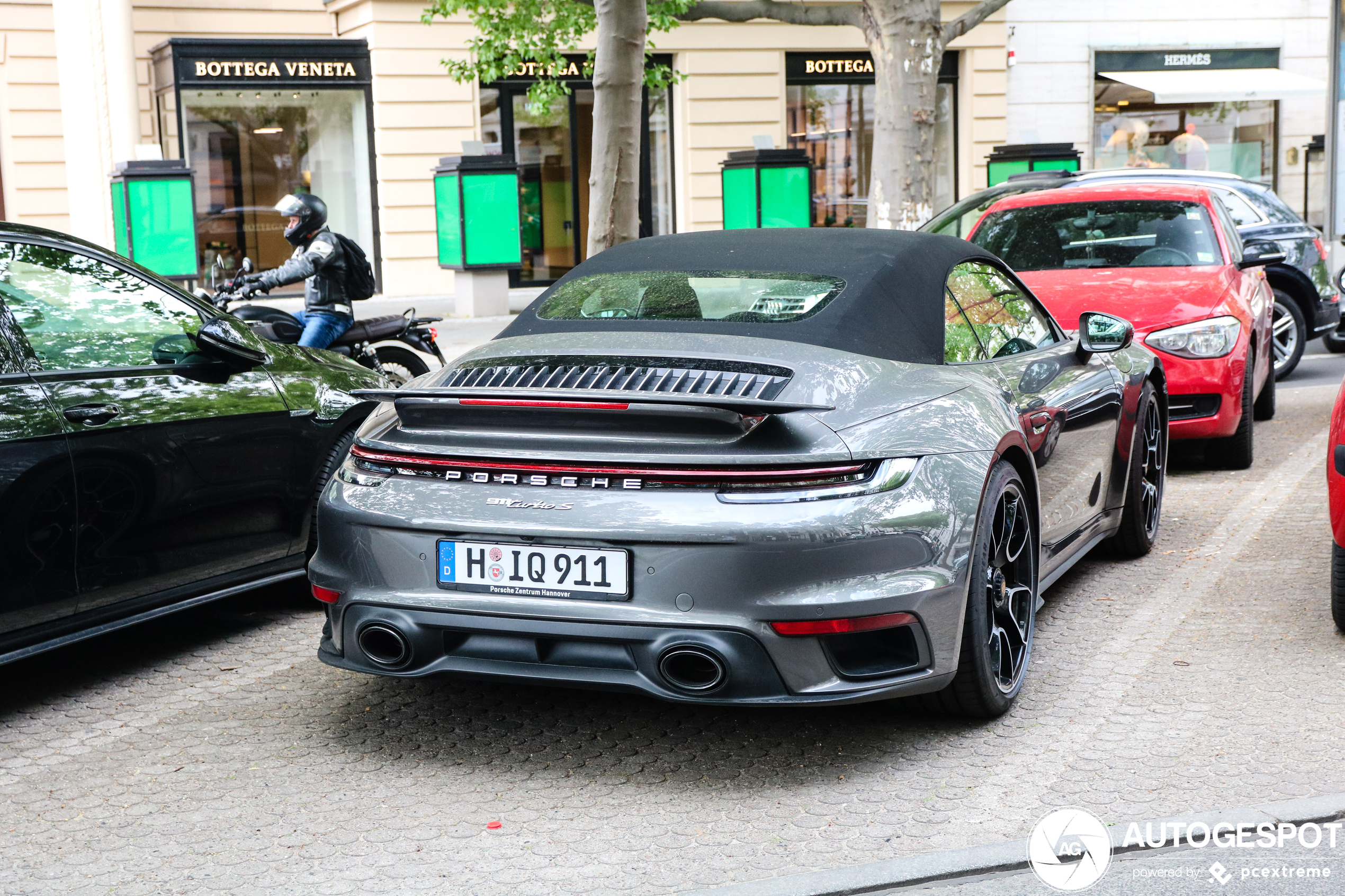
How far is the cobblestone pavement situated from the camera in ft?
==
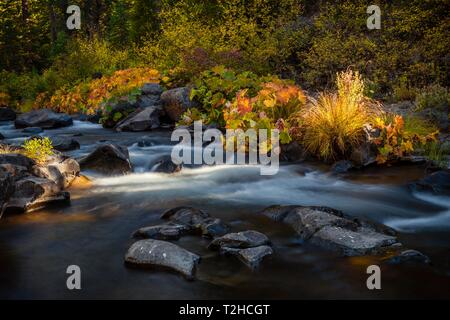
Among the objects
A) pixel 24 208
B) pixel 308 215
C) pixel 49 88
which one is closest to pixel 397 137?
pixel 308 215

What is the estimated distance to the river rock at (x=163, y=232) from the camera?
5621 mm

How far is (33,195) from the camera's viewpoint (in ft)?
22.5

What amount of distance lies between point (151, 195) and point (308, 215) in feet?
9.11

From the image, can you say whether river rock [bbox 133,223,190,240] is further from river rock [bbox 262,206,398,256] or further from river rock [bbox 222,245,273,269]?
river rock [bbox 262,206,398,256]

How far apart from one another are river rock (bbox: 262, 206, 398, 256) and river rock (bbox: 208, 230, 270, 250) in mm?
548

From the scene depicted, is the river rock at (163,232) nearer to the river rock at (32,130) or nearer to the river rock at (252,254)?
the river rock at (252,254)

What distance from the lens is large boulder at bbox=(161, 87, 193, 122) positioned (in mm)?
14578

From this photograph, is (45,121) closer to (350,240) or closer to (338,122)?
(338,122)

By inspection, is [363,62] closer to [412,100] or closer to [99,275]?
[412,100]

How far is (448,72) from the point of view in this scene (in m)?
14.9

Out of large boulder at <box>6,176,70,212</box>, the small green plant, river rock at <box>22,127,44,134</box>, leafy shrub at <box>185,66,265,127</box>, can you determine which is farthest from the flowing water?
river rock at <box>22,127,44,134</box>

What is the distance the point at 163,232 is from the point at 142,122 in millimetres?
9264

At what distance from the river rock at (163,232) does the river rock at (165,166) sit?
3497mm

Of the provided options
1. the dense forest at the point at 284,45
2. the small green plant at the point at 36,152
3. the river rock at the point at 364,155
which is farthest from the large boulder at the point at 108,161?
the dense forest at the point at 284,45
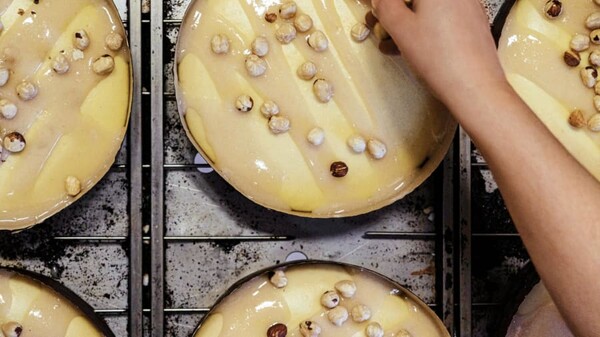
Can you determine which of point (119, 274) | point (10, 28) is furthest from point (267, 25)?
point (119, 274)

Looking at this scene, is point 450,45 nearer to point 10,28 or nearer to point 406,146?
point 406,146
* * *
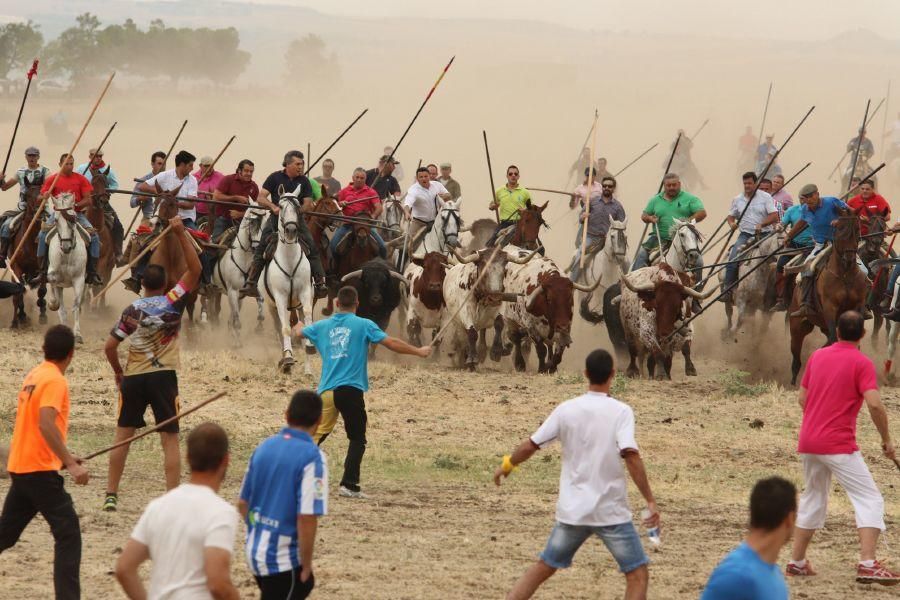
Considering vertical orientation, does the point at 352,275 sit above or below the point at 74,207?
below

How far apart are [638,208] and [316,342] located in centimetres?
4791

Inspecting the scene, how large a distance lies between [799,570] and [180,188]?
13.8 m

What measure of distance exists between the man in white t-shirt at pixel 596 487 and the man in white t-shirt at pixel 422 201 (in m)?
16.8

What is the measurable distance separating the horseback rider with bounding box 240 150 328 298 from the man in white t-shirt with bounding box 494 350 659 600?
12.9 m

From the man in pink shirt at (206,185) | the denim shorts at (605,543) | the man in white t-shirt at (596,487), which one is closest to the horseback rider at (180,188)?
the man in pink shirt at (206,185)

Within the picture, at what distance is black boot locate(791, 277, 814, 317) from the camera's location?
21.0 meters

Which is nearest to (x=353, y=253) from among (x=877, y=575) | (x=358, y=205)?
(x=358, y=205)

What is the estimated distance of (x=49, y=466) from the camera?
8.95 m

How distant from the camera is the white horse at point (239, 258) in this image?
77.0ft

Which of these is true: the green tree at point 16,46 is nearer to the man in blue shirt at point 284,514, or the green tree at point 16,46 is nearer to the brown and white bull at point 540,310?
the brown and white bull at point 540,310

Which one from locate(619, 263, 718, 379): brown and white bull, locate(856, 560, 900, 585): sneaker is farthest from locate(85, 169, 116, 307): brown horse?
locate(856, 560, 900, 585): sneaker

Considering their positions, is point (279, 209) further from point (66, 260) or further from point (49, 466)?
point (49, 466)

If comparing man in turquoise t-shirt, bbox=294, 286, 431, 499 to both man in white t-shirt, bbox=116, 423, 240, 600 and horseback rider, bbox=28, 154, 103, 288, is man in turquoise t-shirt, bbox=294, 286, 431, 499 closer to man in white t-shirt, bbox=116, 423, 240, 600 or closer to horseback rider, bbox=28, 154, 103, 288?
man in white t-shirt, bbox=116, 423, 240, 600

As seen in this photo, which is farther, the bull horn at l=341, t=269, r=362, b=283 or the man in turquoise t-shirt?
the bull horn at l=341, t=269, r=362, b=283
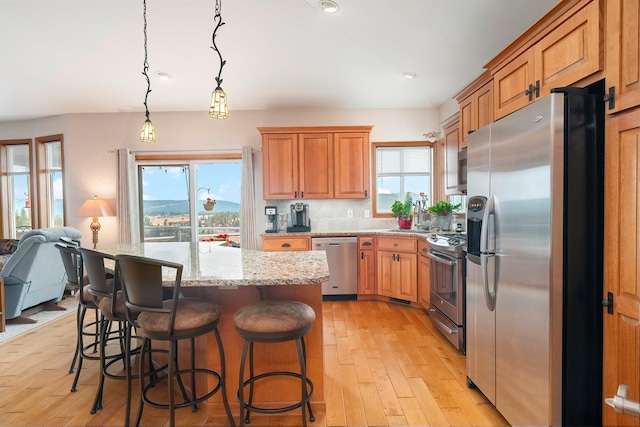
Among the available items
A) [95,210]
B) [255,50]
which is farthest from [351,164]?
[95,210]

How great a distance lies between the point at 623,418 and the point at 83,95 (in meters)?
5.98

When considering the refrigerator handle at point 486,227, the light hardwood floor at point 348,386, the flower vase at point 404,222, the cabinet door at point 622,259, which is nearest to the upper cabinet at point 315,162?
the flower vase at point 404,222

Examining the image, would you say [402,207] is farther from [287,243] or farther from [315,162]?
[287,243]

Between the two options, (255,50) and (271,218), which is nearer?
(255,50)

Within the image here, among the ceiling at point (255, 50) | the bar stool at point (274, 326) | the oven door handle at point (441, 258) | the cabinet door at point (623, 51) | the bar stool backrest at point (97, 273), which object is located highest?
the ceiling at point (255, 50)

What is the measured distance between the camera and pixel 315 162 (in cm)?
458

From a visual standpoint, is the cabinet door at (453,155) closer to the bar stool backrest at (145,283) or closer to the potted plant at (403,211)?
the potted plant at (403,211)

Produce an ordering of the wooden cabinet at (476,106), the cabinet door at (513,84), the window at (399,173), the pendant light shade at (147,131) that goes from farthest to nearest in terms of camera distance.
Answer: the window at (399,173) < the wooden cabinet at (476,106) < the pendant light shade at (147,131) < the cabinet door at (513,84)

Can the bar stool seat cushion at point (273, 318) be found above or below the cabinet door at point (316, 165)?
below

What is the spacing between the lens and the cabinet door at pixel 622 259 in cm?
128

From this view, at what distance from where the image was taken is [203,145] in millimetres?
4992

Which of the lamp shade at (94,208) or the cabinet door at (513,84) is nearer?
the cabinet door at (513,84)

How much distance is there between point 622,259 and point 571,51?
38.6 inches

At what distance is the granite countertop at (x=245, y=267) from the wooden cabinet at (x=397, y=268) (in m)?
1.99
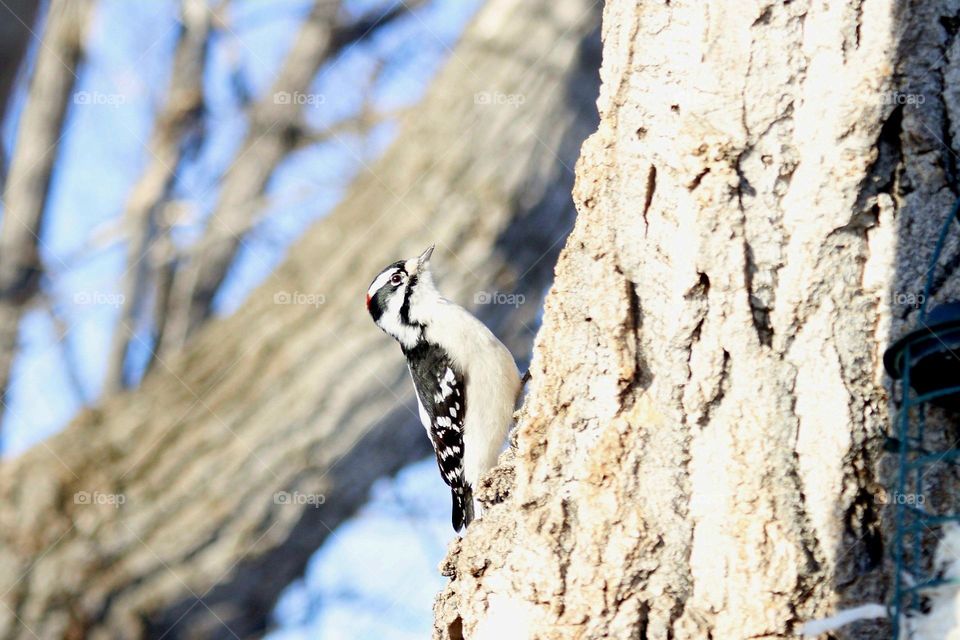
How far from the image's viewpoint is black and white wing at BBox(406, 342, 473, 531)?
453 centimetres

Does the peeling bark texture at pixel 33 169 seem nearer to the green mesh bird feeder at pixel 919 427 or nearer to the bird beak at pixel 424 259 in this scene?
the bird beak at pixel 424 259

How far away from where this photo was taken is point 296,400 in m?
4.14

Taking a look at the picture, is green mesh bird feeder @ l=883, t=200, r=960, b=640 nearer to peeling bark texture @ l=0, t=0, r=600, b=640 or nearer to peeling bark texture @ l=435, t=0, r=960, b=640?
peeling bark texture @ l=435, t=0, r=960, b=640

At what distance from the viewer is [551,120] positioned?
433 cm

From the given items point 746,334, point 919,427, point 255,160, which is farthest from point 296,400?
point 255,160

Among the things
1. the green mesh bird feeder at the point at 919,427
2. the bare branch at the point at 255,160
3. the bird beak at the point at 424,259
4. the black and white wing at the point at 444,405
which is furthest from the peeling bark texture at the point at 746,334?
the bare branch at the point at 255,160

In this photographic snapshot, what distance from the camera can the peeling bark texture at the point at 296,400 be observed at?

• **What you are asked to do**
Extract every line in the rows above that contains the word "Within", matching case exactly.

• **Full solution**
Within the picture, at what distance is black boot locate(791, 277, 814, 317) from the camera's location?
Within the image here, among the ceiling at point (255, 50) | the bar stool at point (274, 326) | the oven door handle at point (441, 258) | the cabinet door at point (623, 51) | the bar stool backrest at point (97, 273), which object is located highest?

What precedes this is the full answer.